Parliament restoration report due before MPs
Options for the "major restoration" of the Houses of Parliament, which could cost more than £3bn, are to be considered by MPs.
The 150-year-old Grade I listed building is partly sinking, contains asbestos and has outdated cabling.
An Independent Options Appraisal (IOA) report, compiled by industry experts and due on Thursday, will set out scenarios for its refurbishment.
It is expected to include suggestions for Parliament's temporary relocation.
A report in 2012 warned that "major, irreversible damage" may be done to the building unless significant restoration work is carried out.
Another previous report concluded the cost of maintenance is such that if the Palace of Westminster, as the building is also known, was a commercial structure of no historical significance, it would be cost-effective to demolish it and rebuild using modern construction techniques.
Leader of the Commons Chris Grayling said last week the building was "a vital heart to our democracy".
"There are some interesting and difficult challenges ahead, some difficult decisions to take," he told MPs.
"But I would say to the House that instinctively I think it is important that this building remains consistently at the heart of our democracy and that we don't end up being forced to move somewhere else."
According to the BBC's Robin Brant, there have been suggestions that while a full restoration will cost at least £3bn, taxpayers may have to pay double that if MPs decide they want to stay while the work goes on.
One option would be to set up temporarily over the road, by moving to either the Methodist Central Hall or the Queen Elizabeth II Conference Centre.
Some have suggested MPs could relocate to Birmingham - or hold a touring parliament, our correspondent added.

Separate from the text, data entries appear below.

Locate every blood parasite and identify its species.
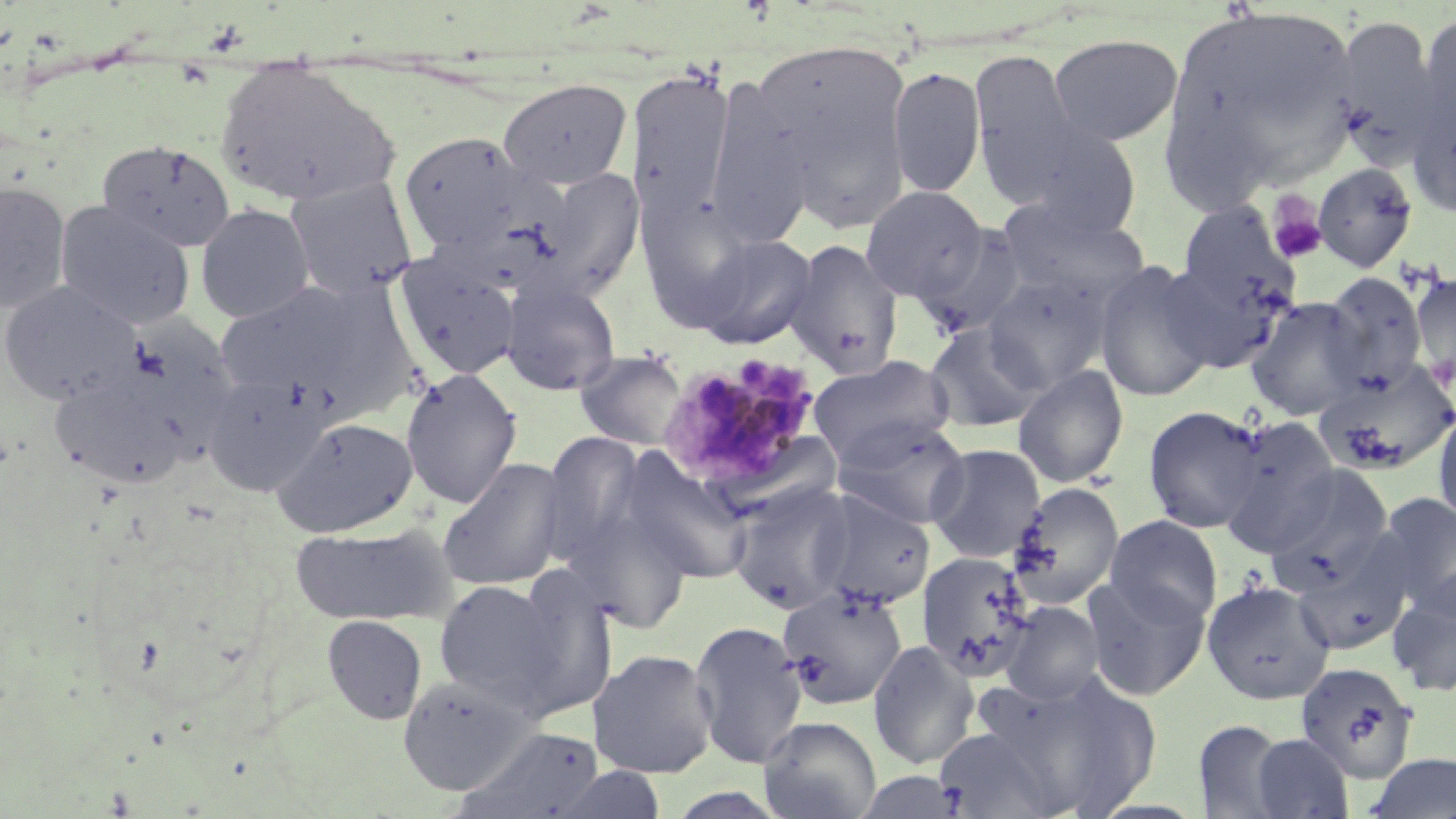

Approximate bounding boxes as named x1/y1/x2/y2 corners in pixels.
Plasmodium malariae-infected red blood cells: (x1=657, y1=353, x2=826, y2=495).
No Plasmodium falciparum, Plasmodium ovale, Plasmodium vivax, Babesia divergens, or Trypanosoma brucei observed.

Summary:
  - Platelet locations: (x1=1264, y1=191, x2=1328, y2=265)
  - Uninfected red blood cell locations: (x1=1161, y1=5, x2=1363, y2=193), (x1=1416, y1=12, x2=1456, y2=144), (x1=1331, y1=15, x2=1446, y2=166), (x1=1048, y1=34, x2=1182, y2=146), (x1=750, y1=36, x2=915, y2=215), (x1=968, y1=50, x2=1086, y2=197), (x1=213, y1=59, x2=399, y2=209), (x1=626, y1=65, x2=736, y2=227), (x1=887, y1=66, x2=986, y2=199), (x1=701, y1=78, x2=818, y2=248), (x1=498, y1=79, x2=633, y2=190), (x1=1407, y1=80, x2=1456, y2=221), (x1=1010, y1=118, x2=1143, y2=238), (x1=399, y1=130, x2=539, y2=258), (x1=97, y1=139, x2=236, y2=252), (x1=1311, y1=162, x2=1419, y2=272), (x1=515, y1=165, x2=646, y2=301), (x1=284, y1=177, x2=420, y2=300), (x1=0, y1=181, x2=71, y2=314), (x1=859, y1=185, x2=989, y2=303), (x1=996, y1=199, x2=1150, y2=311), (x1=55, y1=202, x2=196, y2=330), (x1=1175, y1=202, x2=1302, y2=320), (x1=194, y1=203, x2=315, y2=324), (x1=913, y1=223, x2=1034, y2=339), (x1=692, y1=232, x2=818, y2=349), (x1=783, y1=239, x2=904, y2=378), (x1=1156, y1=254, x2=1294, y2=374), (x1=395, y1=257, x2=522, y2=381), (x1=1092, y1=260, x2=1217, y2=402), (x1=1409, y1=270, x2=1455, y2=391), (x1=981, y1=271, x2=1112, y2=394), (x1=1320, y1=271, x2=1429, y2=393), (x1=500, y1=278, x2=622, y2=396), (x1=0, y1=280, x2=141, y2=406), (x1=213, y1=283, x2=363, y2=398), (x1=291, y1=284, x2=425, y2=421), (x1=1245, y1=296, x2=1370, y2=421), (x1=923, y1=322, x2=1047, y2=434), (x1=573, y1=349, x2=690, y2=452), (x1=808, y1=354, x2=957, y2=471), (x1=47, y1=361, x2=197, y2=489), (x1=1314, y1=362, x2=1456, y2=476), (x1=1013, y1=364, x2=1129, y2=488), (x1=400, y1=368, x2=521, y2=509), (x1=200, y1=370, x2=330, y2=495), (x1=1431, y1=403, x2=1456, y2=532), (x1=1142, y1=405, x2=1270, y2=534), (x1=271, y1=415, x2=419, y2=539), (x1=1217, y1=417, x2=1344, y2=556), (x1=833, y1=418, x2=971, y2=530), (x1=539, y1=431, x2=649, y2=562), (x1=542, y1=437, x2=718, y2=605), (x1=926, y1=443, x2=1047, y2=564), (x1=619, y1=452, x2=755, y2=586), (x1=436, y1=456, x2=570, y2=592), (x1=1259, y1=463, x2=1396, y2=596), (x1=728, y1=481, x2=858, y2=616), (x1=1007, y1=482, x2=1125, y2=609), (x1=810, y1=490, x2=936, y2=612), (x1=1370, y1=491, x2=1456, y2=618), (x1=557, y1=503, x2=694, y2=633), (x1=1105, y1=514, x2=1223, y2=627), (x1=289, y1=523, x2=453, y2=626), (x1=1291, y1=545, x2=1412, y2=657), (x1=918, y1=551, x2=1039, y2=683), (x1=501, y1=569, x2=619, y2=717), (x1=1386, y1=572, x2=1456, y2=699), (x1=1082, y1=575, x2=1211, y2=702), (x1=432, y1=579, x2=566, y2=709), (x1=1202, y1=579, x2=1335, y2=705), (x1=777, y1=586, x2=909, y2=710), (x1=1000, y1=601, x2=1106, y2=705), (x1=322, y1=615, x2=427, y2=724), (x1=688, y1=620, x2=809, y2=768), (x1=867, y1=639, x2=979, y2=769), (x1=590, y1=648, x2=718, y2=779), (x1=1294, y1=661, x2=1419, y2=785), (x1=982, y1=671, x2=1163, y2=818), (x1=397, y1=673, x2=534, y2=794), (x1=758, y1=716, x2=882, y2=819), (x1=1191, y1=718, x2=1291, y2=818), (x1=460, y1=725, x2=606, y2=819), (x1=933, y1=726, x2=1071, y2=818), (x1=1250, y1=733, x2=1355, y2=818), (x1=1362, y1=753, x2=1456, y2=819), (x1=553, y1=765, x2=667, y2=819), (x1=853, y1=771, x2=970, y2=818)
  - Slide-level diagnosis: Plasmodium malariae
  - Stain: May-Grünwald-Giemsa
  - Modality: light microscopy
  - Field of view: one of a larger specimen
  - Image size: 1456×819 pixels
  - Magnification: 1000x
  - Preparation: thin blood film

The majority of the historic building was built in the 1840s and 1850s as a replacement for a previous amalgamation of buildings which burnt down in 1834.
However, the Westminster Hall section of the parliamentary estate was constructed in the 11th Century.
The Commons chamber was destroyed in the blitz in 1941 and after some debate it was decided that it should be rebuilt in exactly the same style after the war.
The entire building is now a World Heritage Site.
A select committee of both the House of Commons and House of Lords is expected to be formed to consider the findings of the IOA and make recommendations to members of both Houses.